» **WHAT THE TASK ASKS**
Take the data below and extract the lines from the one with "gyms and diet." to the one with "The source of", inclusive, exactly as written.

[Dataset entries]

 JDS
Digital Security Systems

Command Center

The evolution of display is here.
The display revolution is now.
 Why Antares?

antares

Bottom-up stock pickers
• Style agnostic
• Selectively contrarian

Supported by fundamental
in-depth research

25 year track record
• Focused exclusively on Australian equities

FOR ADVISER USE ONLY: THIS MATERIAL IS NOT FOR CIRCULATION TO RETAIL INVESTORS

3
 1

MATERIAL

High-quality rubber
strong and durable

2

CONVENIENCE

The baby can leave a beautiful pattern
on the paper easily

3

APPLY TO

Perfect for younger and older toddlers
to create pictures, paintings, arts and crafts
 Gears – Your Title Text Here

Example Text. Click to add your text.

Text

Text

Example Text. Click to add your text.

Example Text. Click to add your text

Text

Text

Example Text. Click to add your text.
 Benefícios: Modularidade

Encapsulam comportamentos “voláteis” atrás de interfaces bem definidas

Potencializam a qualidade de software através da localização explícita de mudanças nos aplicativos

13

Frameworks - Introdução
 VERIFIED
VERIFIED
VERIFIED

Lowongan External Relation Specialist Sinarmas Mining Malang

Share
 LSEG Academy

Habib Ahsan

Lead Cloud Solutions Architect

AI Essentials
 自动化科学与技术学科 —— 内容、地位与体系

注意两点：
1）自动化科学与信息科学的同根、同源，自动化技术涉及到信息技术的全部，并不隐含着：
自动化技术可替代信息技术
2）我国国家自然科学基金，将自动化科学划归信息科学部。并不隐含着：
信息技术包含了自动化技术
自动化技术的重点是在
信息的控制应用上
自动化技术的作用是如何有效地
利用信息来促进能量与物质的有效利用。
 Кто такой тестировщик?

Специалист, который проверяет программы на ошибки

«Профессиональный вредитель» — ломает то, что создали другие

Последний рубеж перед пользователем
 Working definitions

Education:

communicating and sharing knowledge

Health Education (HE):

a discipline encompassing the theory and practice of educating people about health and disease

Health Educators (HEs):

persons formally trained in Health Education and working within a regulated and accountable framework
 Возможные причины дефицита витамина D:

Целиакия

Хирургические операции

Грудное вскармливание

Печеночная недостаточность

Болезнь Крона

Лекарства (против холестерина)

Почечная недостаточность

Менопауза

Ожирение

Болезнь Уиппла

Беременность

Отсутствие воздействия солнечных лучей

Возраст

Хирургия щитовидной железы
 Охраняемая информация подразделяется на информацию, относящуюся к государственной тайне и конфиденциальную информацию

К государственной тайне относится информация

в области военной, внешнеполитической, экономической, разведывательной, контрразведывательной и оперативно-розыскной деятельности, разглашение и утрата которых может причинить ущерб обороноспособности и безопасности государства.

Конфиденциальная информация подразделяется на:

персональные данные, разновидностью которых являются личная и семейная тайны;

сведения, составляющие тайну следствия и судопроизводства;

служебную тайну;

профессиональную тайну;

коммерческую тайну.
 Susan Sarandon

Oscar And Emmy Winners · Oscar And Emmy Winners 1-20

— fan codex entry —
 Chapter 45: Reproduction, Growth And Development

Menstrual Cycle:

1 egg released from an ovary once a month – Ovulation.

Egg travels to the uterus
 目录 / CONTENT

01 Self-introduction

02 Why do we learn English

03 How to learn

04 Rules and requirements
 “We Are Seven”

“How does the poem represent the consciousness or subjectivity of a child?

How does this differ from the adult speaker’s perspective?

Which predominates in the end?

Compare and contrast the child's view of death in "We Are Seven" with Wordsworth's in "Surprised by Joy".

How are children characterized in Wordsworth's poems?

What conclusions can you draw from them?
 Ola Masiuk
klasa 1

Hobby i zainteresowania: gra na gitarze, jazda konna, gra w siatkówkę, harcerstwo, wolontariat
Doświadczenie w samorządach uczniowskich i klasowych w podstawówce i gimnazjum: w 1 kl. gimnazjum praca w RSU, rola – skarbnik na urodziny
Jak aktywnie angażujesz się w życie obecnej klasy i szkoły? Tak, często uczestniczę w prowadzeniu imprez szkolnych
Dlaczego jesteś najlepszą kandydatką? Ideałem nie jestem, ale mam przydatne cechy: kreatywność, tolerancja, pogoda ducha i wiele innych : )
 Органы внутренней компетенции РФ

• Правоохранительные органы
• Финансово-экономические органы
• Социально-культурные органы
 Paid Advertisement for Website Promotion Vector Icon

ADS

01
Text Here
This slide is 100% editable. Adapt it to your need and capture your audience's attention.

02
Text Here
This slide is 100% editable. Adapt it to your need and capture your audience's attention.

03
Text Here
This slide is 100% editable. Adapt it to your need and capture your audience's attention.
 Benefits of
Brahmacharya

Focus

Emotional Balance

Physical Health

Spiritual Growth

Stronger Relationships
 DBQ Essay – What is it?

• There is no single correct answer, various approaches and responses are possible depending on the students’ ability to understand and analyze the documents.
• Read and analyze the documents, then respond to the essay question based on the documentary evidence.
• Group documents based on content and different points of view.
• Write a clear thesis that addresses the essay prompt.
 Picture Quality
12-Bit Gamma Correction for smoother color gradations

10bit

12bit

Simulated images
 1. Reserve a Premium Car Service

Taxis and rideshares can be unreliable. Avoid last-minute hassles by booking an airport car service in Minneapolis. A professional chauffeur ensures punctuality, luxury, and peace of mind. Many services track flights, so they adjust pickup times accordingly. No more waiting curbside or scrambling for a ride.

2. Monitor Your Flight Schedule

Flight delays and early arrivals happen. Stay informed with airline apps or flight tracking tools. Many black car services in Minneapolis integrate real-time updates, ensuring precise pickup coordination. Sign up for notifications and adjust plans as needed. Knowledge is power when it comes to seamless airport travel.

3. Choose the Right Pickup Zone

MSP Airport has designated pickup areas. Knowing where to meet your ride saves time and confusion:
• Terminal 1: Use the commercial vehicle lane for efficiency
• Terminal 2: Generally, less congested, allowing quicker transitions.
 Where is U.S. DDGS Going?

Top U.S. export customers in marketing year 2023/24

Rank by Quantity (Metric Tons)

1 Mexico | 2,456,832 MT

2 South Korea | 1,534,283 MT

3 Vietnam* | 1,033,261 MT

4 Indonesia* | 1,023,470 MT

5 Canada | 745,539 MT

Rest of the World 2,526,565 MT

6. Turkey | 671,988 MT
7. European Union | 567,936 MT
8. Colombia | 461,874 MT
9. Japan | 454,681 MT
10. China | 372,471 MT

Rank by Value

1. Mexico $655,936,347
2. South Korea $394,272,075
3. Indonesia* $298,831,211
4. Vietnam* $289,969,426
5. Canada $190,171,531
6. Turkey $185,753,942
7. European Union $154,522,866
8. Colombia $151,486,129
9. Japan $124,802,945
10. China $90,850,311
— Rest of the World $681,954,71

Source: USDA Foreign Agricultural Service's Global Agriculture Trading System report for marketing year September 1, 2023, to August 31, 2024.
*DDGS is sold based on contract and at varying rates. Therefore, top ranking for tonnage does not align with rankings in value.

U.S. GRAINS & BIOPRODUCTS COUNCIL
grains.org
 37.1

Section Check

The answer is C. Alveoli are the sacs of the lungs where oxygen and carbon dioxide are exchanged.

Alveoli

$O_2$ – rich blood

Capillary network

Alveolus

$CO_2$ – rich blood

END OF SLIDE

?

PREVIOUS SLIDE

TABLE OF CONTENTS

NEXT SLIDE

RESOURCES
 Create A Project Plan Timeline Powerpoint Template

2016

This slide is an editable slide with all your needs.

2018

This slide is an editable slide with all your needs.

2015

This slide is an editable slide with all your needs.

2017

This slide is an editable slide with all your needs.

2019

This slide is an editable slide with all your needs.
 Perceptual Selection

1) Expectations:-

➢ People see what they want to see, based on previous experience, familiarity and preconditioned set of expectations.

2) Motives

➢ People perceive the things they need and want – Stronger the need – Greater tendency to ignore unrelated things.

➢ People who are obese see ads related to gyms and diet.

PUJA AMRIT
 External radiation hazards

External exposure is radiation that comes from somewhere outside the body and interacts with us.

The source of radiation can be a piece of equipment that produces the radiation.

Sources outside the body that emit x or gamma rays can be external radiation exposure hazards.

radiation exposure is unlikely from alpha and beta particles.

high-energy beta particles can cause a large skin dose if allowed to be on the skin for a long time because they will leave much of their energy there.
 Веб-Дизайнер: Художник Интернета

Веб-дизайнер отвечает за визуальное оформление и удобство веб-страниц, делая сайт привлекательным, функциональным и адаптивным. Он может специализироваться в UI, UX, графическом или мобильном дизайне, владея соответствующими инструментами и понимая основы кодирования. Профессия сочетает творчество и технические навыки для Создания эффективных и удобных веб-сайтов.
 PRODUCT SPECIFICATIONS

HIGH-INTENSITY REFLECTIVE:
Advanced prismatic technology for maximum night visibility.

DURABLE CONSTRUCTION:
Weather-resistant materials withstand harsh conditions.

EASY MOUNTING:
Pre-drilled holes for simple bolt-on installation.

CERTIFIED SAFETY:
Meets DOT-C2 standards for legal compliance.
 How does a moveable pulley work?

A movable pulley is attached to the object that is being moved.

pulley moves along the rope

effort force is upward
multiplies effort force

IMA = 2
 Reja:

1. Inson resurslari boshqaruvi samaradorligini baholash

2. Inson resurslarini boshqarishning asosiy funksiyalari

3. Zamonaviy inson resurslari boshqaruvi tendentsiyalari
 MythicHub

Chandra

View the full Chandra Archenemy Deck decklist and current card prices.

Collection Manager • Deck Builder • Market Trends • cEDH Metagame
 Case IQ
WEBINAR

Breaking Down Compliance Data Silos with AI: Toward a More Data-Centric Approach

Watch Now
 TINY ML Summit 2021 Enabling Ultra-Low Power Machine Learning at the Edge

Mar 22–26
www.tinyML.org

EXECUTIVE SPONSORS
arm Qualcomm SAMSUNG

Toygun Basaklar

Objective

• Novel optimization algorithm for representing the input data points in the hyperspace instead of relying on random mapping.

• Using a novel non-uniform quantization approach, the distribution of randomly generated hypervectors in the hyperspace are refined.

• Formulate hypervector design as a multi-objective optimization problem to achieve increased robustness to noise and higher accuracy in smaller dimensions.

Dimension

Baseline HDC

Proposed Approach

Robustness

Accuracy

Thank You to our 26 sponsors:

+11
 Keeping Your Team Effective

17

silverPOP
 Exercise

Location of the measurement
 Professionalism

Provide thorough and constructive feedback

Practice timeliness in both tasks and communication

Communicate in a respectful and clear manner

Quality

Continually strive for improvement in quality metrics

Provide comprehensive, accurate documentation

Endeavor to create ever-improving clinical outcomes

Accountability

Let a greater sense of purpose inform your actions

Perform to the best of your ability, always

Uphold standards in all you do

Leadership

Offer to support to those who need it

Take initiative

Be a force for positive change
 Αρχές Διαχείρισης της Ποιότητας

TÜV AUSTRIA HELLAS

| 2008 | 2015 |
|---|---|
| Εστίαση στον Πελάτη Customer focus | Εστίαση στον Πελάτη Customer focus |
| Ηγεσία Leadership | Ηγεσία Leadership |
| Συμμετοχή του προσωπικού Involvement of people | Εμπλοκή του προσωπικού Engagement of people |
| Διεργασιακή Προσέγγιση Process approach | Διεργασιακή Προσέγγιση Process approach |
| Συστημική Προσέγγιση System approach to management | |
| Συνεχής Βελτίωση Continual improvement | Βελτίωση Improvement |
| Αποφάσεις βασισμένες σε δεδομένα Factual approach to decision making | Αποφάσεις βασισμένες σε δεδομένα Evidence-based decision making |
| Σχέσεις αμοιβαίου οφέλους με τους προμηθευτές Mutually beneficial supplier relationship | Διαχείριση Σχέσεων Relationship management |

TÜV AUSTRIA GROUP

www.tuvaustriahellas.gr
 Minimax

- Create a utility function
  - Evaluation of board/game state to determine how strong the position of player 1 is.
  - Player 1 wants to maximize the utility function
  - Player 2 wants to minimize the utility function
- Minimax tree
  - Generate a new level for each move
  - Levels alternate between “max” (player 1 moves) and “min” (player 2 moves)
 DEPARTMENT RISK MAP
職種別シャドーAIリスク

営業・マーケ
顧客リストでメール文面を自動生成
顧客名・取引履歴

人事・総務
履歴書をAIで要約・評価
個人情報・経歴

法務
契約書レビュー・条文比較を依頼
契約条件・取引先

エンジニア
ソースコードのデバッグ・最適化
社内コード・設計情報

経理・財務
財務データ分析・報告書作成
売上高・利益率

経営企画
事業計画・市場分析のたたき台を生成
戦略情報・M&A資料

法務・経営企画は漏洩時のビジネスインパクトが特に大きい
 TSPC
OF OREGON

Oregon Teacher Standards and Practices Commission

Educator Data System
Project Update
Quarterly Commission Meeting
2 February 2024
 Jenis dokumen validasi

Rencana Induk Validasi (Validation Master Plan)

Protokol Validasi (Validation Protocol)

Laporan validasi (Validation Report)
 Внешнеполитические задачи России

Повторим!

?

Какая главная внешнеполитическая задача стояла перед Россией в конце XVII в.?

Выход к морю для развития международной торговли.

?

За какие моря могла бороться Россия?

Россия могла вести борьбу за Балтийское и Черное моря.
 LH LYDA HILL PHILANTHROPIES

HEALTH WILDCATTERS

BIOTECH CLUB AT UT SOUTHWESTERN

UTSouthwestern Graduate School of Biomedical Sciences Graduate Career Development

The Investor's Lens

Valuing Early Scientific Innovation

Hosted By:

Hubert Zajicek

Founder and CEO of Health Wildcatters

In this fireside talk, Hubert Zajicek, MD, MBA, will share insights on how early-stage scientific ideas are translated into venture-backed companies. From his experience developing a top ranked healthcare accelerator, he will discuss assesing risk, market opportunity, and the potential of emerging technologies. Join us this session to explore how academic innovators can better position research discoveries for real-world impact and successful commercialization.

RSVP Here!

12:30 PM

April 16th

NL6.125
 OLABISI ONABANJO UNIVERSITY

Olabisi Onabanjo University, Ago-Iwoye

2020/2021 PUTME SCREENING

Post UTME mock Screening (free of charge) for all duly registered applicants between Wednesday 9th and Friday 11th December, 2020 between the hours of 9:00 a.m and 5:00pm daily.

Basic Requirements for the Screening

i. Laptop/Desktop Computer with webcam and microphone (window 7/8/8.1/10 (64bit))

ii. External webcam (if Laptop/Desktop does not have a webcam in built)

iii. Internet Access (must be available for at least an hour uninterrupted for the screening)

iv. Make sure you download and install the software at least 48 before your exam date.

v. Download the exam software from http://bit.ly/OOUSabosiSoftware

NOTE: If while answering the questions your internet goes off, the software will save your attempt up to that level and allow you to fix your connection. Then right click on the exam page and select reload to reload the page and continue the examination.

» **SOLVED EXERCISE**
➢ People who are obese see ads related to gyms and diet.

PUJA AMRIT
 External radiation hazards

External exposure is radiation that comes from somewhere outside the body and interacts with us.

The source of radiation can be a piece of equipment that produces the radiation.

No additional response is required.